PETER ANTOR
Peter Antor’s “architectonic rings” evoke Frank Loyd Wright houses with their cantilevered designs and hidden interior spaces that are as exquisitely detailed as their exteriors. Silver openwork walls allow the wearer “to immerse themselves completely within” the rings that can be seen as miniature sculptures. The artist states “by combining the spatial and structural qualities of architecture with the intimacy created between jewelry and its wearer, I encourage the viewer to explore, discover, and question the work.”
Peter Antor received his MFA in Metalsmithing and Jewelry from Edinboro University of Pennsylvania in 2016 and his BFA in Jewelry and Metalsmithing from Grand Valley State University in 2011. Peter works with a wide range of materials from precious metals to concrete and wood, his body of work ranges from sculptural jewelry to functional lamp work.
SUSIE GANCH
Susie Ganch is an artist who questions consumer culture and the impact humankind has on the environment. Part of her practice is Directing Radical Jewelry Makeover, an international jewelry mining, and recycling project that continues to travel across the country and abroad. Like the artist’s monumental tapestry Remember Me, Katrina fashioned from used coffee lids whose patterns suggest oceanic currents, her brooches created from engraved plastic bottle lids speak to the “many things we covet and consume (but) are eventually abandoned.” With them, the artist suggests that “ trash is dirty and discarded but can become seductively beautiful."

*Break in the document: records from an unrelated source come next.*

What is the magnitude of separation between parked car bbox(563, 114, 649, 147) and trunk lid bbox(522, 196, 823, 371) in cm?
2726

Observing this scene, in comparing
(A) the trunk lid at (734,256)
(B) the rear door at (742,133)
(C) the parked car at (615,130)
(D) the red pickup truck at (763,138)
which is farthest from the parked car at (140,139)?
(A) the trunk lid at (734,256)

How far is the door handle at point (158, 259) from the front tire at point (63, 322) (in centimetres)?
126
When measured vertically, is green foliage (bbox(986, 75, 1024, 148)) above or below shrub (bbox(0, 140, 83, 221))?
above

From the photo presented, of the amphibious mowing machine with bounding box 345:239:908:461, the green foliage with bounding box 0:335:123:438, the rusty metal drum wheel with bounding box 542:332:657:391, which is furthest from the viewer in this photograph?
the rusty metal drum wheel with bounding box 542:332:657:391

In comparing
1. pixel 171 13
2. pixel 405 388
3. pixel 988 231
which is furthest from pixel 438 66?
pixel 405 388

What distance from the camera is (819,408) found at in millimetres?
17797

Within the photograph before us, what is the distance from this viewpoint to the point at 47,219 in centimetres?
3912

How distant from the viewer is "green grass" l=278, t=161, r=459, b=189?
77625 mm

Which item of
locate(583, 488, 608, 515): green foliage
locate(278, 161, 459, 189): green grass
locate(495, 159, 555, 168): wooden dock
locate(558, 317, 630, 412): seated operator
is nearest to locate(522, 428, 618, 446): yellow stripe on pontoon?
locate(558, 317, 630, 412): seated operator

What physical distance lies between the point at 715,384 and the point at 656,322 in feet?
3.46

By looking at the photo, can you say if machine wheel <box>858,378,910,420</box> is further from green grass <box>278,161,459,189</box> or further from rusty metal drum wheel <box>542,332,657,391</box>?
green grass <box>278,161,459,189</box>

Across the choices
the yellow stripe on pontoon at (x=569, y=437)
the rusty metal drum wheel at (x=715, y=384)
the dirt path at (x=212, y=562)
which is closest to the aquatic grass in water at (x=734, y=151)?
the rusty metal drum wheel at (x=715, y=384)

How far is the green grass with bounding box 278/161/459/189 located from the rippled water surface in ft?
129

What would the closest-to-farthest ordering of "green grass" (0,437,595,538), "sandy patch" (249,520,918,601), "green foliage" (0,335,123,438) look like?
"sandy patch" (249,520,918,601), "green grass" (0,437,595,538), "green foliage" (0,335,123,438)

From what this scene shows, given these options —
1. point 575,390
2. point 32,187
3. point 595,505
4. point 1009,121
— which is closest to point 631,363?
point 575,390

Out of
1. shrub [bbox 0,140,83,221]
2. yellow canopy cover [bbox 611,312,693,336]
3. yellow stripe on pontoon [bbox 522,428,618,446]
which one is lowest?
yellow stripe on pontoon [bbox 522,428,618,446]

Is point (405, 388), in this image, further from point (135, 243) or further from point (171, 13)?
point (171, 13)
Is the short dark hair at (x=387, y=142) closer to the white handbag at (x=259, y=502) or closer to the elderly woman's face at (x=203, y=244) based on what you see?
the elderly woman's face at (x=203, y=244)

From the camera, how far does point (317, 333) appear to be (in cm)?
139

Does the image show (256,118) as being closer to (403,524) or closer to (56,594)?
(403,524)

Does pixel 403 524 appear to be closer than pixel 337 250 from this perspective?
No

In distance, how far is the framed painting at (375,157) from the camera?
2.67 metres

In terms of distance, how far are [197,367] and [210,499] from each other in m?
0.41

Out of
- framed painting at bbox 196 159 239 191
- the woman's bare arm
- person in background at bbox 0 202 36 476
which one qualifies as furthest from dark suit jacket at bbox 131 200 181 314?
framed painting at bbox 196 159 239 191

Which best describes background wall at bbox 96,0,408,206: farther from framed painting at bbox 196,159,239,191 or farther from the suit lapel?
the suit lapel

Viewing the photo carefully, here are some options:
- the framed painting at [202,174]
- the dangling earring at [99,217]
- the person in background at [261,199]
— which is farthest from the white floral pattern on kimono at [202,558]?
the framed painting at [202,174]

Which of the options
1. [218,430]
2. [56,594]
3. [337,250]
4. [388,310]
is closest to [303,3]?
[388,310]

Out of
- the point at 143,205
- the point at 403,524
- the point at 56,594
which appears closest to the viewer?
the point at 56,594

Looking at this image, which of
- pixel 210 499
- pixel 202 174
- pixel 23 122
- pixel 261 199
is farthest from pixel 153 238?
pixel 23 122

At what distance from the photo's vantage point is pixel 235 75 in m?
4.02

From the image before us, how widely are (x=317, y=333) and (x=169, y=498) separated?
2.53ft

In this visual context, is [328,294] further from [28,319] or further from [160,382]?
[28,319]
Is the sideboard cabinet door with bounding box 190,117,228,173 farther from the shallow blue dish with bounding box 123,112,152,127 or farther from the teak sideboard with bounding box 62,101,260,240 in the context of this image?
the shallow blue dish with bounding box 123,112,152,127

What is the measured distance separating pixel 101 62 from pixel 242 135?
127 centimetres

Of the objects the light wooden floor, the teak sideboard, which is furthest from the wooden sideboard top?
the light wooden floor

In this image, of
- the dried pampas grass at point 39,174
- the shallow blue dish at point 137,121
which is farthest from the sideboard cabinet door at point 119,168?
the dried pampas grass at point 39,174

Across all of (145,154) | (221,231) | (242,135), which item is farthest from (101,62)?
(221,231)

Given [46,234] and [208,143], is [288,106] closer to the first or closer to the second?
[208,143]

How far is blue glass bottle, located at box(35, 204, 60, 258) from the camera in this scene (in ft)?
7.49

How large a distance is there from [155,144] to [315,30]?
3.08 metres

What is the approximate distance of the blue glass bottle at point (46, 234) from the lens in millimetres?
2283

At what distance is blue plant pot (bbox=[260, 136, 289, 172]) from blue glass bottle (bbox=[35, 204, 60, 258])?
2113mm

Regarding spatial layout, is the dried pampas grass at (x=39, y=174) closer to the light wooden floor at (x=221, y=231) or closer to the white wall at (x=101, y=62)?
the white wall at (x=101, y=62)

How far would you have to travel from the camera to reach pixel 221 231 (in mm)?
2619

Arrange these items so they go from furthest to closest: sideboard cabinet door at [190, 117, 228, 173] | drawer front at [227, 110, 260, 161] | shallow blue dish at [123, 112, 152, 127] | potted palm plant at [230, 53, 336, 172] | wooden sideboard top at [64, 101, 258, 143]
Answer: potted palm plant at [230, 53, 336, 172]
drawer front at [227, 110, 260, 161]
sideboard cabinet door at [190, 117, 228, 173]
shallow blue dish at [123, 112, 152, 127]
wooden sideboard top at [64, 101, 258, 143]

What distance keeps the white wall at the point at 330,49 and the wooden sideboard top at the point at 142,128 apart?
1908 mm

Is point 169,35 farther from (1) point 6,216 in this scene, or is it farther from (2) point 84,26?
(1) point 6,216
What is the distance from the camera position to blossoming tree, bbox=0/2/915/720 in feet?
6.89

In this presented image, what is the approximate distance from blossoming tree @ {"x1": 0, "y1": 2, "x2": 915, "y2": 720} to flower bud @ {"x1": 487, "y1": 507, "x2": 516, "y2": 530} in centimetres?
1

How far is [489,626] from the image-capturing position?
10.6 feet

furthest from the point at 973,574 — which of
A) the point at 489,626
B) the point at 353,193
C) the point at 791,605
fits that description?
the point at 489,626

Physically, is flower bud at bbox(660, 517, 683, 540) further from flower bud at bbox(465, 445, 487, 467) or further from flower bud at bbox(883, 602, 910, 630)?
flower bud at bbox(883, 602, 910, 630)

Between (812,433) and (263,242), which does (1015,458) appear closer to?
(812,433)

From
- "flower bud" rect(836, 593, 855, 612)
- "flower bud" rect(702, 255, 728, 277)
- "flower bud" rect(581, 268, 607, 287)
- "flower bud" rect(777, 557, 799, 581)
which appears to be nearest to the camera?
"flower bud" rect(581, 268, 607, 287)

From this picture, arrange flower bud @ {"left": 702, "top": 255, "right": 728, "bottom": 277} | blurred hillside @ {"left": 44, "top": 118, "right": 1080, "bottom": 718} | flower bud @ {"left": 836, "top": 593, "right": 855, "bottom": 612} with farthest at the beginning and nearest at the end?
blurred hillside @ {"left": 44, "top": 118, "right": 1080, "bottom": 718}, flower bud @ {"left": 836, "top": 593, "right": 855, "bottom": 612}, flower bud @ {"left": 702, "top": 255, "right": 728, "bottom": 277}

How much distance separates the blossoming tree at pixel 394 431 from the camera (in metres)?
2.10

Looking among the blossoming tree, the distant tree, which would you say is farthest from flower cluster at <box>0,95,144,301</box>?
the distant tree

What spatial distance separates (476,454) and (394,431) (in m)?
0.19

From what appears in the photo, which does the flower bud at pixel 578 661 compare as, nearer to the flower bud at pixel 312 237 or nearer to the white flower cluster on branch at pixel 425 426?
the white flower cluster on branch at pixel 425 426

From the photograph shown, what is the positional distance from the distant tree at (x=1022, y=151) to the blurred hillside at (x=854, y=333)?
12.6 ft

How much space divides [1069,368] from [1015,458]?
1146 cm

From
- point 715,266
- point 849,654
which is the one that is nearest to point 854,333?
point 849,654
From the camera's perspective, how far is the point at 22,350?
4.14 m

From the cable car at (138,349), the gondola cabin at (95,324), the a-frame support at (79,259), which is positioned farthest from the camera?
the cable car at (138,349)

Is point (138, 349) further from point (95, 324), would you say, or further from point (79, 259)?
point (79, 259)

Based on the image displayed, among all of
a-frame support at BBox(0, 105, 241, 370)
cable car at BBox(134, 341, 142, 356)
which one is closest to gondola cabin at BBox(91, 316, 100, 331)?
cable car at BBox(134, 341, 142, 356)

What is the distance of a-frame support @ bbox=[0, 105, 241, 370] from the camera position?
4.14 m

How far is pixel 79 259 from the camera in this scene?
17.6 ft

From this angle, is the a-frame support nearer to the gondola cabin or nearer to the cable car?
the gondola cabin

Susie Ganch is Interim Chair for the Department of Craft and Material Studies in the School of the Arts at Virginia Commonwealth University. She received her MFA from University of Wisconsin-Madison. Recent solo exhibitions include: How Soon is Now?, MS State University, TIED, an ArtForum Critics’ pick, Visual Arts Center, Richmond, VA, Land and Sea. Her work has been in museum exhibitions including: MFA Boston, the Design Museum, London, the National Gallery of Victoria, Melbourne, Australia, Ueno Royal Museum, Tokyo, Japan, Cameron Art Museum, Wilmington, NC, the Kohler Art Center, Sheboygan, WI, Milwaukee Art Museum, WI and the UICA, Grand Rapids, MI. Upcoming exhibitions include Smithsonian Museum of Women in the Arts, Washington D.C., and the Fuller Craft Museum, Brockton, MA. Public collections include Los Angeles County Museum of Art, CA, Asheville Art Museum, NC, and Quirk Hotel, Richmond, VA.
Image: Susie Ganch, Untitled (brooch), 2018, engraved bottle lids and beads, 0.75 x 2 x 2 inches, $120
KIT PAULSON
Kit Paulson’s works are also informed by architecture. Her glass headpiece “Opaline Corona” is based on Russian stained glass windows. She suggests that ornament is more than a decorative enhancement but “calls upon the viewer to actively look and see” and in so doing have a more meaningful interaction with the physical world. Paulson’s compelling lace-like designs in borosilicate glass evoke the Gothic period in the art with its cathedrals covered in “forests of elaborate decoration.”
Kit Paulson received her BFA with a concentration in glass from Alfred University in 2004 and has been working in glass continuously since then. She has taught at Penland School of Craft as well as numerous other private glass studios. In 2015 Kit completed the Rosenberg Residency at Salem State University and a residency at the Tacoma Museum of Glass. She has received scholarships from Pilchuck Glass School, Corning Museum of Glass, Pittsburgh Glass Center, The Windgate Foundation, Art Alliance for Contemporary Glass and the Glass Art Society. Her work has been published in New Glass Review editions 36, 37 and 38. Kit recently began a three-year residency at Penland School of Craft.
SARAH WEST
Sarah West also approaches her work as wearable sculpture. Her “Trapezoid Cluster Necklace” uses steel and vinyl LPs set like stones to address the fragility and strength of the human psyche. She states: “My works are maps of the places we have been in our lives, in our dreams as well as where we are going in the future. Like the power lines that intersect the horizon, my jewelry and sculptures are architectural landscapes that interact with body and space.”
Sarah West lives in Raleigh, NC. Sarah earned a BFA in Metal Design from East Carolina University and a Bench Jewelry Certificate from North Bennet Street School. Sarah was a recipient of a North Carolina Arts Council Fellowship and her distinctive linear works have been selected for exhibitions nationwide including: Monochrome Noir at Velvet Da Vinci; Bijoux! at The Norton Museum among others. Sarah’s jewelry has been published in the books New Earrings and Behind the Brooch. Sarah’s steel and textile installations are in the permanent collections of Hotel Indigo in El Paso; The Renaissance Hotel in Chicago; AC Hotels in San Francisco; Vail Cascade Hotel and AC Hotel in Times Square.